Cloud-Drift / clouddrift

CloudDrift accelerates the use of Lagrangian data for atmospheric, oceanic, and climate sciences.
https://clouddrift.org/
MIT License
37 stars 8 forks source link

GLAD dataset adapter #61

Closed milancurcic closed 11 months ago

milancurcic commented 1 year ago

Part of #53.

Can be adapted from clouddrift-examples/data/glad.py into clouddrift/adapters.py.

selipot commented 1 year ago

So will we have also gdp, gdp6h, parcels etc adapters?

milancurcic commented 1 year ago

Yes, and anything else that we want and that our users ask for, assuming it's in scope.

miniufo commented 1 year ago

Hi guys, this is an interesting projects I've recently came across. I found that the ragged array data structure could also be applied to Lagrangian type of data like tropical cyclones best track datasets (see my repo). I've once tried to design a data struct (basically a wrapper of pandas.DataFrame) and adapt it to the GDP drifter dataset (6hr version, not hourly, see here). Since your ragged data struct follows the CF convention, I feel that it is much better to use this data struct to refactor my repo for tropical cyclone.

A much further thought is: is it possible to isolate the lagrangian data struct as a standalone package, like xarray, so that both GDP datasets, GLAD dataset, and tropical cyclone datasets (any specific lagrangian datasets in geoscience, including synthetic particles generated by numerical models) can be easily built on this data struct, with some additional efforts on parsing the datasets into the ragged array (using different adapters)?

Once very large dataset is being handled, how about the efficiency of ragged array? Pandas and xarray has many capabilities to deal with huge datasets (like out-of-core computation). Since the doc is still in development, I cannot know many details of your designs.

Just some thoughts here with this great package.

philippemiron commented 1 year ago

The main class of the package is designed to be used with any datasets. Look at the example notebooks here, https://github.com/Cloud-Drift/clouddrift-examples/tree/main/notebooks, in particular I think the numerical data could be adapted to your needs!

Happy to help if you have any questions.

PS: we are changing the name of the class from dataformat to raggedarray as part of #171.

milancurcic commented 1 year ago

Thanks @miniufo for your interest and ideas. To clarify the RaggedArray class is an intermediate data structure used internally to go from custom data formats -> xr.Dataset. It's not intended for use in analysis, and instead we define our Lagrangian analysis functions on the ragged array xr.Dataset. You're correct that TC tracks (and intensity and other vortex properties) are essentially Lagrangian and fit here very well.

You're welcome to use clouddrift's RaggedArray as a dependency in your library to make adapters for HURDAT2 and/or IBTracs or others.

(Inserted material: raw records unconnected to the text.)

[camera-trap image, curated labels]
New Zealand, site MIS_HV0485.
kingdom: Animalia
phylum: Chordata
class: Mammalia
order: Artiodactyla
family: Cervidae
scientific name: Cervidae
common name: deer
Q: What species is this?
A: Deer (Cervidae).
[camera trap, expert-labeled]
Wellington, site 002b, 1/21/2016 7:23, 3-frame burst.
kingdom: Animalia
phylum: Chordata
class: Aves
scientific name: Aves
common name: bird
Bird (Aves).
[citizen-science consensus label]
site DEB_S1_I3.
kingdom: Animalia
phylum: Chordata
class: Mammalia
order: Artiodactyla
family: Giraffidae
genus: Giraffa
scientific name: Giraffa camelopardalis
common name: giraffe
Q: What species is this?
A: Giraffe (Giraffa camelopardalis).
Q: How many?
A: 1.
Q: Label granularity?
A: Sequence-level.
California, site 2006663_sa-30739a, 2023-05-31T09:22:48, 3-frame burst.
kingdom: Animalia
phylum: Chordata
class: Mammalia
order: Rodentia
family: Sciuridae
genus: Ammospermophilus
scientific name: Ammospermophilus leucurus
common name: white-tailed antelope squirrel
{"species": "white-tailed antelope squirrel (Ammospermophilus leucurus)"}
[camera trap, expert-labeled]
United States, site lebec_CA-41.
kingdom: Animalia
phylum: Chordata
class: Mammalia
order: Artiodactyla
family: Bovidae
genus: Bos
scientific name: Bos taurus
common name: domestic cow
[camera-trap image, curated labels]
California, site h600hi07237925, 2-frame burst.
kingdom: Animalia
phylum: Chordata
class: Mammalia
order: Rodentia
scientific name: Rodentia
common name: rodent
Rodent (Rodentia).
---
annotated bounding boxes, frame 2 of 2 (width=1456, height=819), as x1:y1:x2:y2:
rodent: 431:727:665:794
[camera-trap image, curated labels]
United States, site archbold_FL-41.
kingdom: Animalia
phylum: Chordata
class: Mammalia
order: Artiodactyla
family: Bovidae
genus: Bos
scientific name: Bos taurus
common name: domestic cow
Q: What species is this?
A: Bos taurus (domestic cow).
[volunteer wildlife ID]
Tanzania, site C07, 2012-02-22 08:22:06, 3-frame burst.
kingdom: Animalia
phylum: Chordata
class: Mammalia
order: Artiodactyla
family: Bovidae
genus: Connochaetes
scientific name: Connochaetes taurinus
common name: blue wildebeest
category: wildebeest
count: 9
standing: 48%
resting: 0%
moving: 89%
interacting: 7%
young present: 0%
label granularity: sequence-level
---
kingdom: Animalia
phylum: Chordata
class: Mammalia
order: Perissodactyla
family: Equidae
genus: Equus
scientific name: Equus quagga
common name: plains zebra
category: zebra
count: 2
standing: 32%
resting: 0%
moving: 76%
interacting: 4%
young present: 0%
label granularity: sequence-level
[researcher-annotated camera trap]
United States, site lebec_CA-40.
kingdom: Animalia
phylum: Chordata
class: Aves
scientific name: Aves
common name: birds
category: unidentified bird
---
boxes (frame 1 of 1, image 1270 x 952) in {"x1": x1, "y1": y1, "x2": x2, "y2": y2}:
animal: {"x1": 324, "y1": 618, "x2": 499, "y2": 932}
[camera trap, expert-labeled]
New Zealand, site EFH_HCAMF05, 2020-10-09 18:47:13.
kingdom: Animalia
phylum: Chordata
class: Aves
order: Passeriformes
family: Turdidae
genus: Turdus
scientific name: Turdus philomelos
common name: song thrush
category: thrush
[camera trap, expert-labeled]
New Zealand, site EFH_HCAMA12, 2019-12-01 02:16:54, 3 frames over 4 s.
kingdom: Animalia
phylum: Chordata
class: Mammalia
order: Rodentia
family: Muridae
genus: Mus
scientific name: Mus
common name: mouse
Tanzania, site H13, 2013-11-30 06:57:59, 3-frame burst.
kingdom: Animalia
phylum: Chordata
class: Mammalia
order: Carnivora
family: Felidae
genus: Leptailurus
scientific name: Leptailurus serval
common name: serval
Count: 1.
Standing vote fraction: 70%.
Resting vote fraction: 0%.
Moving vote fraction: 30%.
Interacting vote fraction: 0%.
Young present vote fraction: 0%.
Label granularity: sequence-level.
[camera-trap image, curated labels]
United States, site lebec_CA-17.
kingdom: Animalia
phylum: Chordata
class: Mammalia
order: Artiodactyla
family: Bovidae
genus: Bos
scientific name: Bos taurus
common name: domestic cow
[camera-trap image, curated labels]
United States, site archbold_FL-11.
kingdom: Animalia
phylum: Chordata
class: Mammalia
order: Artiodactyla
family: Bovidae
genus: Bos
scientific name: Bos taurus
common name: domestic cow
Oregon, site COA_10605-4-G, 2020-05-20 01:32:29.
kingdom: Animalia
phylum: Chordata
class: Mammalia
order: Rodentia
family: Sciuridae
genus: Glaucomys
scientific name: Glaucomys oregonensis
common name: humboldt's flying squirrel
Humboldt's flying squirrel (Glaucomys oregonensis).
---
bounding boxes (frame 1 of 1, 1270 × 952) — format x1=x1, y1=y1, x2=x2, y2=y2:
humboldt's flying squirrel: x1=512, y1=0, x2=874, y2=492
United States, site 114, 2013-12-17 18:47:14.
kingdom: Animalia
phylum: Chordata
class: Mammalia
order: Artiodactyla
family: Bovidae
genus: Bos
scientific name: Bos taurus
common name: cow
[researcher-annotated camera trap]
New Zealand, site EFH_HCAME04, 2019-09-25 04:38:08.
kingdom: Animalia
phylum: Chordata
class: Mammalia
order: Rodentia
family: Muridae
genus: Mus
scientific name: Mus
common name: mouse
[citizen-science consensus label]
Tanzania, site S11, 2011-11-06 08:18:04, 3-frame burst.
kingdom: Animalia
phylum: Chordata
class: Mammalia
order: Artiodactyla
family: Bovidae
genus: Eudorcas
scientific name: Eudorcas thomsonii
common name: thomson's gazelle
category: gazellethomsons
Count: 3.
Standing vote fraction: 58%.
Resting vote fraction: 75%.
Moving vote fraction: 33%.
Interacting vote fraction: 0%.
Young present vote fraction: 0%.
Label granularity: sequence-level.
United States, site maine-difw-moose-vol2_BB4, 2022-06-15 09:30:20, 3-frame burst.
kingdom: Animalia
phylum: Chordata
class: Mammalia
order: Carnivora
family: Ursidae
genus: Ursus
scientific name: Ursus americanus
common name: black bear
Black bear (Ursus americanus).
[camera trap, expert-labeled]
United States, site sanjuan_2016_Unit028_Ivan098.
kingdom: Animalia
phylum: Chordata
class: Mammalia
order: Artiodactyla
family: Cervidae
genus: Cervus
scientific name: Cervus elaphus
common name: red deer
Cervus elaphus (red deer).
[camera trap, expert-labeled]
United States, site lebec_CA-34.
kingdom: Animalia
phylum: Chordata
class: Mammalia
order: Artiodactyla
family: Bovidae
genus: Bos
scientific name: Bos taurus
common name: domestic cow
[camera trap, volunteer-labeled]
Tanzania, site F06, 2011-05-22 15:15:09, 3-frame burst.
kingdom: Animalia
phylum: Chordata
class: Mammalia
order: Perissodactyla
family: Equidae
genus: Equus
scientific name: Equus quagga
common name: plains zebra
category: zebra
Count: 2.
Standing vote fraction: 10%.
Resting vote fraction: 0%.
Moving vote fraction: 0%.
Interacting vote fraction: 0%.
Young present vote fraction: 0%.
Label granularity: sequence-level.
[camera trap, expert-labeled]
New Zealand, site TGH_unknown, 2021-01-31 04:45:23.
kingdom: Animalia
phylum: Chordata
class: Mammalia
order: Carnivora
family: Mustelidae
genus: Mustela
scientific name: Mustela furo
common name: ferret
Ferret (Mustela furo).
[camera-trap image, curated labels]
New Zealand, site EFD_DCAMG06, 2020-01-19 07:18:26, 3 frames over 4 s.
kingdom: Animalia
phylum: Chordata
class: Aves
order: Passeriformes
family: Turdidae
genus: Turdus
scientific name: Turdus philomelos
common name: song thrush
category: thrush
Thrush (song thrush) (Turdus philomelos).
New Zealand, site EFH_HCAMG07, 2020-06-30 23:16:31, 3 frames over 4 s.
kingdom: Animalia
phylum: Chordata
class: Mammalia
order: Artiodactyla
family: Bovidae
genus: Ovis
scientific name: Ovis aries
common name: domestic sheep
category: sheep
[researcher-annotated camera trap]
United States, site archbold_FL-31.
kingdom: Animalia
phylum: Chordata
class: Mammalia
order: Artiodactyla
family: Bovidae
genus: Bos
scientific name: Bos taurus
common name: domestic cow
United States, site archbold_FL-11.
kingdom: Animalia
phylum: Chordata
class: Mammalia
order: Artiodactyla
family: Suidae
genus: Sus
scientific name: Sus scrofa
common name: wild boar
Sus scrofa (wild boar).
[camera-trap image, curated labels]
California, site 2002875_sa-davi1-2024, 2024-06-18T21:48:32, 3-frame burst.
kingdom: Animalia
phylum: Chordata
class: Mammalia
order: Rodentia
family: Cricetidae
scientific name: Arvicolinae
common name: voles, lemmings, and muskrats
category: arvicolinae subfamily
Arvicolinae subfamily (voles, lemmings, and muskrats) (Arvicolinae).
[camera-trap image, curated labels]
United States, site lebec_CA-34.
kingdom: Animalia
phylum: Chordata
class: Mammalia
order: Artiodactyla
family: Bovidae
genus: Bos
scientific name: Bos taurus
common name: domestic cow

Alternatively, we can also implement these adapters directly in clouddrift; we could work on that together if you'd like.

miniufo commented 1 year ago

@philippemiron Thanks for pointing me to the notebooks. I've spent some times trying with the RaggedArray data structure. Now I see that it is a internal thing, as mentioned by @milancurcic, and the output xr.Dataset is the key data structure users play with.

I feel a little confused why we need a internal RaggedArray? All the lagrangian dataset are stored as a txt file could easily be handled by pandas. I think pandas can play a similar role as RaggedArray and help rearrange the data into a xr.Dataset. If this is the case, I may skip the dependence of RaggedArray and rely on pandas to rearrange the raw data as a xr.Dataset as you guys designed here.

Just try to understand your design. I do like to help if I can.

philippemiron commented 1 year ago

@philippemiron Thanks for pointing me to the notebooks. I've spent some times trying with the RaggedArray data structure. Now I see that it is a internal thing, as mentioned by @milancurcic, and the output xr.Dataset is the key data structure users play with.

This is correct. Most of the analysis functions are based on xr.Dataset (some also supports pd.Series or np.array).

I feel a little confused why we need a internal RaggedArray? All the lagrangian dataset are stored as a txt file could easily be handled by pandas. I think pandas can play a similar role as RaggedArray and help rearrange the data into a xr.Dataset. If this is the case, I may skip the dependence of RaggedArray and rely on pandas to rearrange the raw data as a xr.Dataset as you guys designed here.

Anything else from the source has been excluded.